* [Direction A]: List the username of every person who left a comment in the Raspberry Pi USB power discussion.
* [Direction B]: In the Raspberry Pi USB power discussion, which model of Raspberry Pi does the person asking the question own?
* [Direction C]: Write the next part of the Raspberry Pi USB power discussion, picking up after its last sentence.

* [Document passage]:
•••••

I have a model B raspberry pi and an external hard drive that requires more power than the usb port on the raspberry pi can provide. Is there any way to increase the power to the usb port so that I can connect the hard drive to the raspberry pi without using a powered usb hub?

  • You seem to have answered your own question! Why do you not want to use a powered USB hub?
    – dmeehan
    Commented Aug 8, 2014 at 14:56
  • I do not want to use a powered usb hub as I don't have one and would prefer a workaround rather than buying a hub.
    – Mowing Bar
    Commented Aug 8, 2014 at 14:58
  • The work around is to buy a Y-cable then, like this: amazon.com/Waltzmart-Splitter-Power-Cable-Drive/dp/B009O4ZW56/…
    – Tyson
    Commented Aug 8, 2014 at 15:12
  • Do not attempt to add more power directly to the board. A solution I use is to have a monitor with an internally powered usb hub. I plug the usb power of the pi into the screen's hub, then the Pi usb to the usb data port on the screen. This way i get 3 powered usb ports, and turning on my screen turns on the Pi. It also means Ive got only one power cable.
    – j0h
    Commented Aug 8, 2014 at 19:46
  • Get a Pi B+. This can supply 600/1200mA.
    – Milliways
    Commented Aug 8, 2014 at 23:55

1 Answer 1


If you are willing to modify an existing USB cable, you can remove the +5V line from the Pi and add your own +5V power supply to the line. Research the pinouts before you get started. A good discussion of doing something like this is on Head-Fi.

•••••

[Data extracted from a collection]

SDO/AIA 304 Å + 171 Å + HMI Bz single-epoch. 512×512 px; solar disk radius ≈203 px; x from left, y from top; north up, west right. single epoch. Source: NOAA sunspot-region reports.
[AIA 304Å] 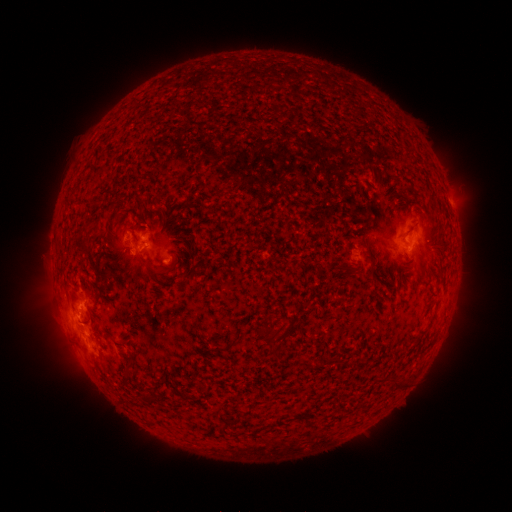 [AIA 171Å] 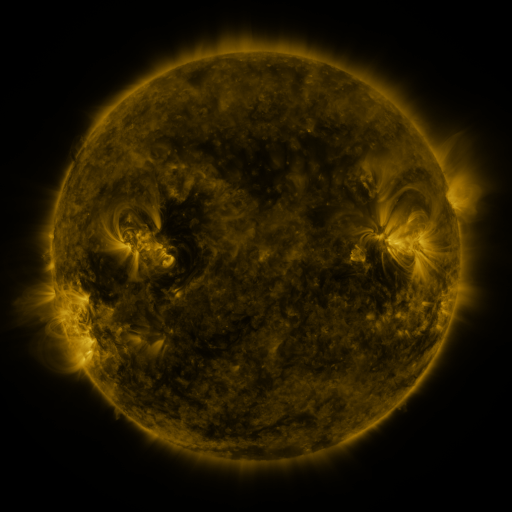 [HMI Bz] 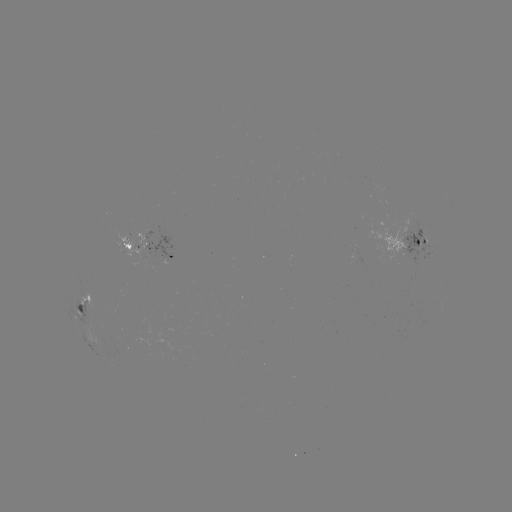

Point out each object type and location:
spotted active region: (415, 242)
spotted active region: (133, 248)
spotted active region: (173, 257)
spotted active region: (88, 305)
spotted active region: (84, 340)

•••••

* [Right answer A]: dmeehan, Mowing Bar, Tyson, j0h, Milliways

* [Right answer B]: A model B Raspberry Pi.

* [Right answer C]:
There are a few important notes though that need to be highlighted before trying this:

  • Your external power supply, the Raspberry Pi, and the USB device must share a common ground. If using standalone power supplies, they should be on the same circuit.
  • USB devices expect +5V +/-0.2V. If you are on batteries, what is your expected behavior when the batteries are dying. If you bring your own power supply, have you tested it for conformance both without and with a load?
  • The USB device may not tolerate line noise, so be aware of your power supply type and what kind of filtering comes with it. An existing USB power supply, like those needed for the Pi, are probably your best bet.
  • Do not let your external power supply connect to the host +5V pin since the behavior on the Pi probably involves letting the smoke out of the wires.
  • I would think twice before using a Y-splitter in combination with an external power supply, since you will be violating the line on the previous bullet.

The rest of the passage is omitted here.